Work to do
Rewrite the rows starting with the line containing "At what range from the camera is" and going on through the line containing "A: (613,789)", keeping the requests unchanged but scaling every number in the answers (the distances and coordinates) by 0.65, rounded halves up to the same number of decimal places as the original. Give only those lines.

Rows of spatial question data
----------
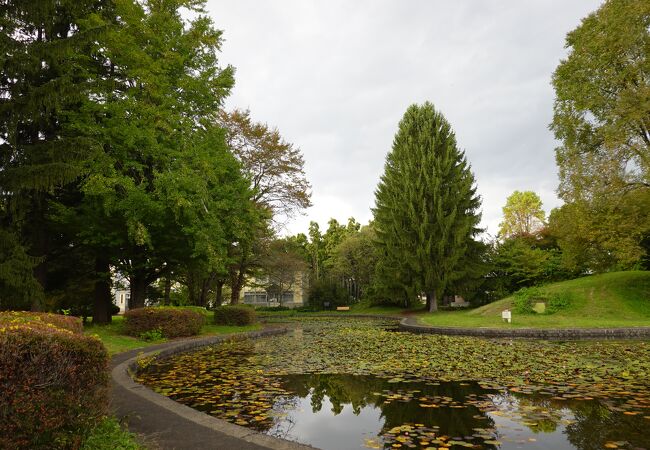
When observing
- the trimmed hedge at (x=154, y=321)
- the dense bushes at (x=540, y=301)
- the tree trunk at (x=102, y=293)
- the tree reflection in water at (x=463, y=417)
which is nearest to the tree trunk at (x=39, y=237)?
the tree trunk at (x=102, y=293)

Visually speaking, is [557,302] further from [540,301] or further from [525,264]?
[525,264]

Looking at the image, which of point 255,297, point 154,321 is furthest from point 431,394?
point 255,297

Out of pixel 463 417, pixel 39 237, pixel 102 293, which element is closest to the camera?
pixel 463 417

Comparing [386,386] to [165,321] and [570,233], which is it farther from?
[570,233]

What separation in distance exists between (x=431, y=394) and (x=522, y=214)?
5694cm

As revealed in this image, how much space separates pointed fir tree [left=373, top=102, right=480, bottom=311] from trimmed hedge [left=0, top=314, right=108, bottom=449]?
103ft

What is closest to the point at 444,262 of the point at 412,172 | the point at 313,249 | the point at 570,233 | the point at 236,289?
the point at 412,172

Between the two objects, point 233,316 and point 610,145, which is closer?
Result: point 610,145

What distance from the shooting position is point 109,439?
4.21m

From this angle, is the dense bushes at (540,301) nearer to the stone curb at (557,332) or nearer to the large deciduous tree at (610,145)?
the large deciduous tree at (610,145)

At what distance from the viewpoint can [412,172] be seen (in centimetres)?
3550

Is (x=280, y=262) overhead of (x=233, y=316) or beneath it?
overhead

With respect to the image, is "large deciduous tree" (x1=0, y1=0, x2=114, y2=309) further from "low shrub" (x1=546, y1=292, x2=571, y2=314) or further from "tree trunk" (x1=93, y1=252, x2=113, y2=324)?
"low shrub" (x1=546, y1=292, x2=571, y2=314)

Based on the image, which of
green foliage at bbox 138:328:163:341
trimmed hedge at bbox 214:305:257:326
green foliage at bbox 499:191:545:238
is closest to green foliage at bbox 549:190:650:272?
trimmed hedge at bbox 214:305:257:326
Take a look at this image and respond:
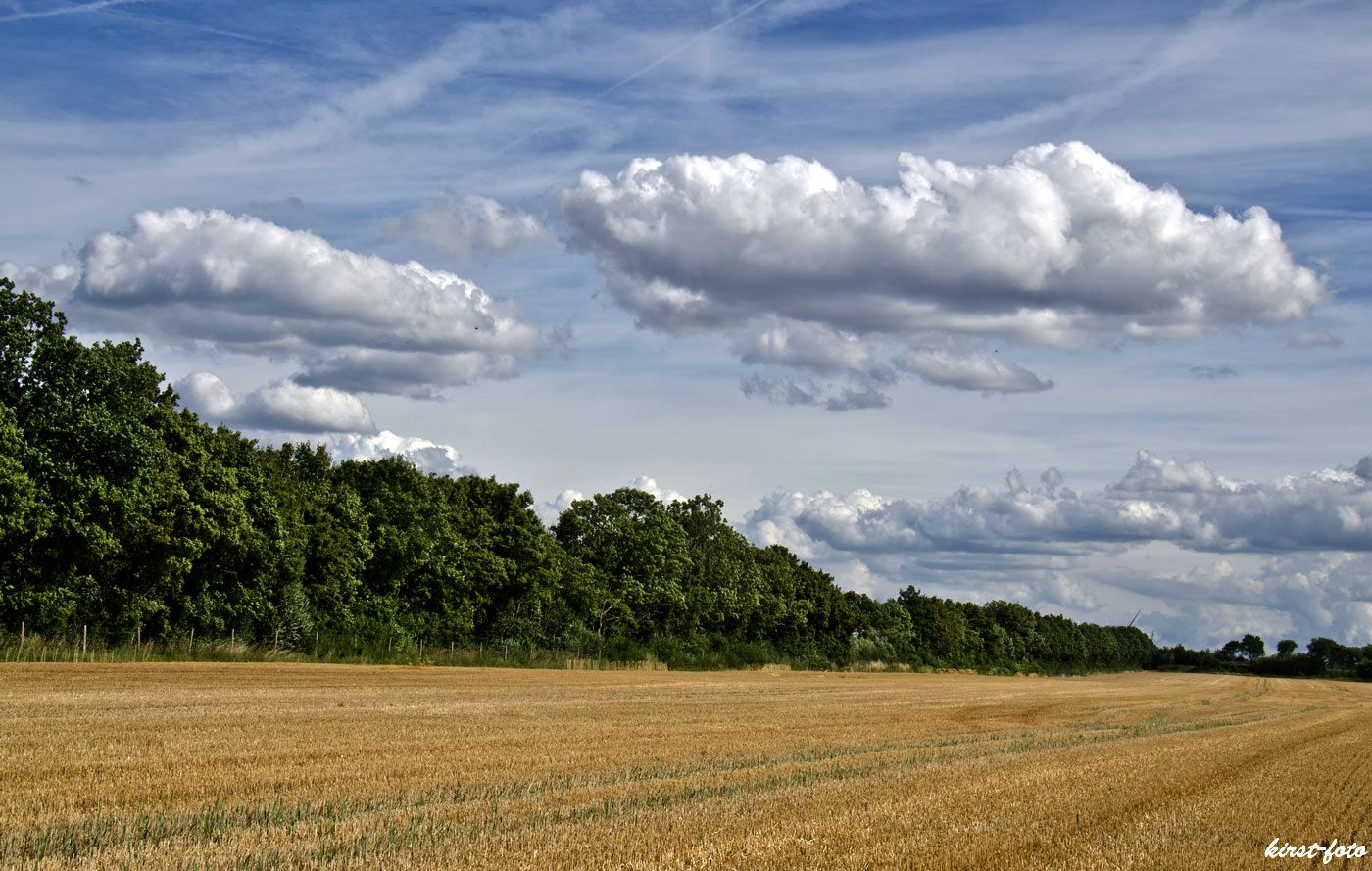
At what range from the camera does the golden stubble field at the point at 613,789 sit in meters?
9.82

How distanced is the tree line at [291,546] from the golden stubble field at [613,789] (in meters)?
18.2

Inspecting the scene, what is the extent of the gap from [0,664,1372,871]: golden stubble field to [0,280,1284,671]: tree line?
18229 millimetres

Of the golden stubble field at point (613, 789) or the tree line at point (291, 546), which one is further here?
the tree line at point (291, 546)

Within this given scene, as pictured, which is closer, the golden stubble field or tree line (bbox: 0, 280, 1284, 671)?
the golden stubble field

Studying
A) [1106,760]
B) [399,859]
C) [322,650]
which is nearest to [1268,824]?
[1106,760]

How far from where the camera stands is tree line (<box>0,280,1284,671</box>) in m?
43.3

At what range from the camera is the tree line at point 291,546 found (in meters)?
43.3

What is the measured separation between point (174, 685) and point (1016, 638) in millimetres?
178087

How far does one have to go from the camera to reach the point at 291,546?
55.5 meters

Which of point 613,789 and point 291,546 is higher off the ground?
point 291,546

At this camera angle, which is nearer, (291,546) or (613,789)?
A: (613,789)

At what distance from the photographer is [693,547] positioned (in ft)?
357

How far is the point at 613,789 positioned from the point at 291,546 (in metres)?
46.1

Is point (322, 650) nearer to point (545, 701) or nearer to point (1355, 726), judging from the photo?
point (545, 701)
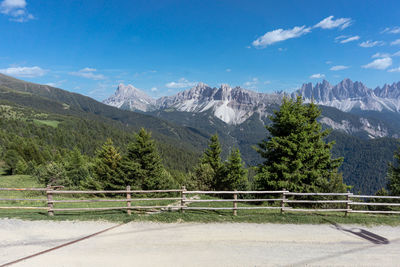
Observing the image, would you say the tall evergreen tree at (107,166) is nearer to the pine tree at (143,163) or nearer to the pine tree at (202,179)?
the pine tree at (143,163)

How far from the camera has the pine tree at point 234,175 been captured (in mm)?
30250

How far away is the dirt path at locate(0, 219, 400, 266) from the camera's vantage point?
810cm

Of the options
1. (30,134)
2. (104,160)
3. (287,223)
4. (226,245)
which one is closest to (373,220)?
(287,223)

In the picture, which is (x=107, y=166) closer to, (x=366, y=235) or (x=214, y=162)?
(x=214, y=162)

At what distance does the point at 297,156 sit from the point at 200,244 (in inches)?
518

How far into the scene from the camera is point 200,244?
9336mm

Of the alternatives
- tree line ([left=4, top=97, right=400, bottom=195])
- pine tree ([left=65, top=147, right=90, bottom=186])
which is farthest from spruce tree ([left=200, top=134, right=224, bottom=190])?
pine tree ([left=65, top=147, right=90, bottom=186])

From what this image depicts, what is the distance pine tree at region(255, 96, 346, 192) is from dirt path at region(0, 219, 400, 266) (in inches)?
277

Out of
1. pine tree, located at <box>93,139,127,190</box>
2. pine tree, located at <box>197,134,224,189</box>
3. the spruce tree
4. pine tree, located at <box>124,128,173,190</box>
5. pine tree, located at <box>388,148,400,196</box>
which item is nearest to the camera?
pine tree, located at <box>388,148,400,196</box>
----------
Solution to the exercise
At what range from the camera is the tree line at point 291,546 found (in meters)?
28.1

What is the measured separation between point (174, 685) and point (1016, 638) in millimetres?
115757

How far does one have to go from the camera to reach the point at 291,546?
36.1 meters

Which of point 613,789 and point 291,546 is higher off the ground?
point 189,355

At this camera angle, which is nearer, (291,546) or (613,789)?
A: (398,513)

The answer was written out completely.